I ended by saying that addiction included more than alcohol and illicit drugs (for example, prescription meds, gambling, video games, et al.) and that the answer to addiction of all sorts involved more than modeling moderation - young people need a purpose in life, positive values, and enough independence to learn to regulate and control their lives.

I was assisted by a remarkably supportive panel, including a former student ("kids whose parents tell them never to drink at college have the worst experiences"), a psychiatrist from a prominent local rehab hospital ("the 12 steps are not the only way"), a pediatrician who had lived in Italy ("when my daughter went out with a kid who got falling down drunk, the local kids all pointed - ‘an American'"), and a high school counselor who found that the worst danger was from "helicopter" (constantly hovering) parents.
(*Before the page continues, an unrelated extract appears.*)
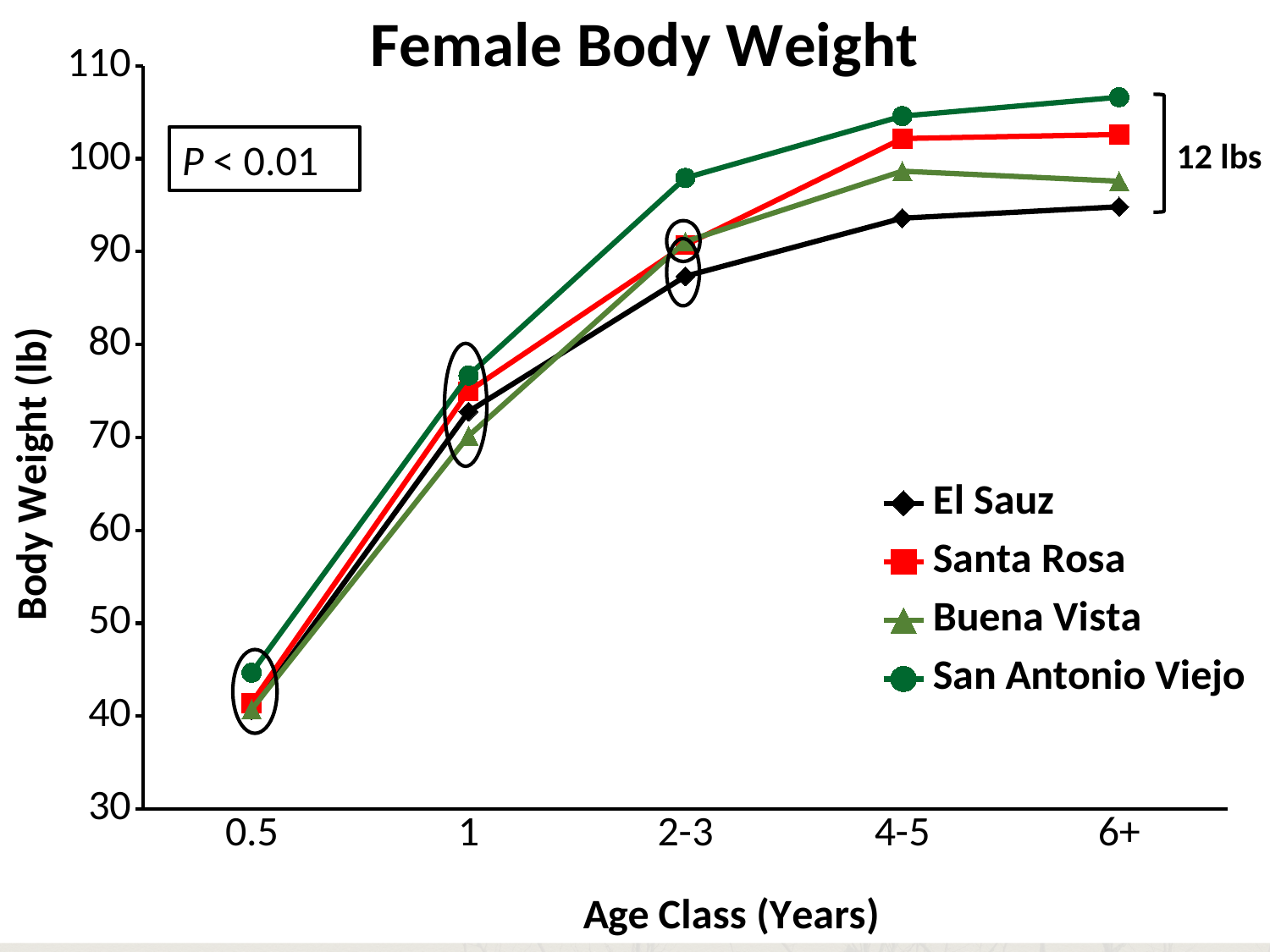
Which ranch has the highest female body weight at age class 6+? San Antonio Viejo What kind of chart is shown on the slide? line chart Which ranch has the lowest female body weight at age class 6+? El Sauz Is the value for Buena Vista at age class 1 greater or less than 80? less Is the value for San Antonio Viejo at age class 2-3 greater or less than 90? greater What is the title of the chart? Female Body Weight Does the El Sauz line rise or fall as age class increases along the x axis? rise How many series does the legend list? 4 At age class 4-5, which is larger: the value for Santa Rosa or the value for El Sauz? Santa Rosa Which ranch has the highest female body weight at age class 0.5? San Antonio Viejo Is the value for El Sauz at age class 0.5 greater or less than 50? less How many age classes are shown on the x axis? 5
Repeatedly panel members noted the near-inevitability of teen drinking experiences, and the need for young people to learn positive lessons from them. All the panel members pointed out positive aspects of my message. I felt like I was at old home week! The extremely tense woman who invited me (whose courage I greatly admire) e-mailed me: "You really turned your local image 180 degrees around!" (At the previous assembly I attended, the police chief told me to sit down when I spoke from the audience.)

Pshewww! So far this October I spoke in Killarney, Ireland about life education as an antidote to addiction; in Halifax about whether young people can learn moderate gambling; and last week in London (at the British Museum) about the future of addiction in the 21st Century. But nothing matched the tension of talking at a local high school about "Taking the abuse out of alcohol consumption."